Find $\theta\in [0,2\pi]$ if $\theta = \frac{n\pi}{2}$ and $\theta = \frac{2m\pi}{5} + \frac{\pi}{10}$, where $n,m$ are integers

Question

$\theta = \dfrac{n\pi}{2}$ and $\theta = \dfrac{2m\pi}{5} + \dfrac{\pi}{10}$ where $ n ,m \in \mathbb Z$. Find $\theta\in [0,2\pi]$.
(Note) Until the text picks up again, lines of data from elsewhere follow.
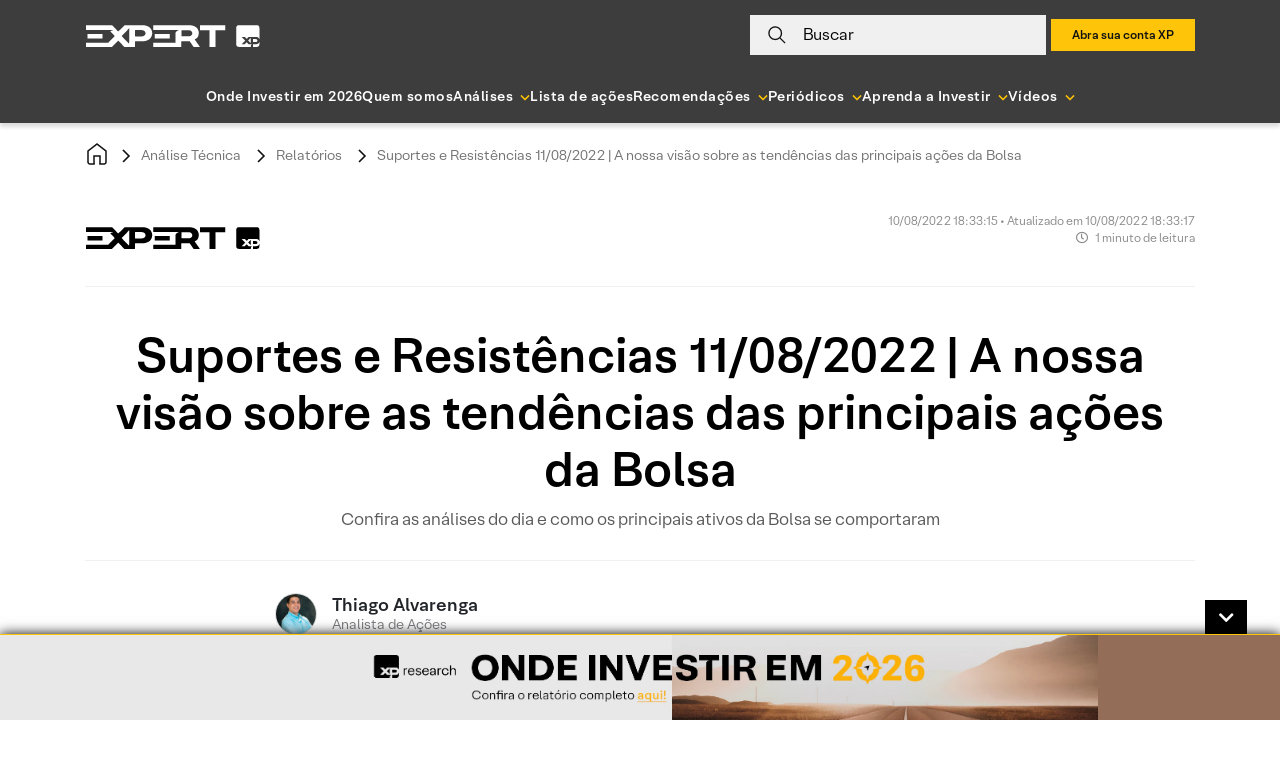

--- FILE ---
content_type: application/javascript
request_url: https://cdn.xpi.com.br/soma/soma/html/3.5.0/html/_commonjsHelpers-fd4b916d.js
body_size: 357
content:
var commonjsGlobal = typeof globalThis !== 'undefined' ? globalThis : typeof window !== 'undefined' ? window : typeof global !== 'undefined' ? global : typeof self !== 'undefined' ? self : {};

function getDefaultExportFromCjs (x) {
	return x && x.__esModule && Object.prototype.hasOwnProperty.call(x, 'default') ? x['default'] : x;
}

function createCommonjsModule(fn, basedir, module) {
	return module = {
		path: basedir,
		exports: {},
		require: function (path, base) {
			return commonjsRequire(path, (base === undefined || base === null) ? module.path : base);
		}
	}, fn(module, module.exports), module.exports;
}

function getDefaultExportFromNamespaceIfPresent (n) {
	return n && Object.prototype.hasOwnProperty.call(n, 'default') ? n['default'] : n;
}

function getDefaultExportFromNamespaceIfNotNamed (n) {
	return n && Object.prototype.hasOwnProperty.call(n, 'default') && Object.keys(n).length === 1 ? n['default'] : n;
}

function getAugmentedNamespace(n) {
	if (n.__esModule) return n;
	var a = Object.defineProperty({}, '__esModule', {value: true});
	Object.keys(n).forEach(function (k) {
		var d = Object.getOwnPropertyDescriptor(n, k);
		Object.defineProperty(a, k, d.get ? d : {
			enumerable: true,
			get: function () {
				return n[k];
			}
		});
	});
	return a;
}

function commonjsRequire () {
	throw new Error('Dynamic requires are not currently supported by @rollup/plugin-commonjs');
}

export { getAugmentedNamespace as a, commonjsGlobal as b, createCommonjsModule as c, getDefaultExportFromCjs as g };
It can be solved by hit and try, of course but is there any faster way? Maybe concept of least common multiple can crack it? I tried that but I realised I was only taught to find LCM for natural numbers and not complicated equations. I found a problem which asked me to solve a trigonometric equation and I did until I got stuck here. Thanks a lot.

Answer 1

$\dfrac{n\pi}2=\dfrac{(4m+1)\pi}{10}$

$\iff5n=4m+1\iff5(n-1)=4(m+1)$

$\dfrac{4(m-1)}5=n-1$ which is an integer

$\implies5$ divides $4(m-1)$

$\implies 5$ divides $m-1$ as $(4,5)=1$

WLOG $m-1=5r$ where $r$ is an integer

Can you take it from here?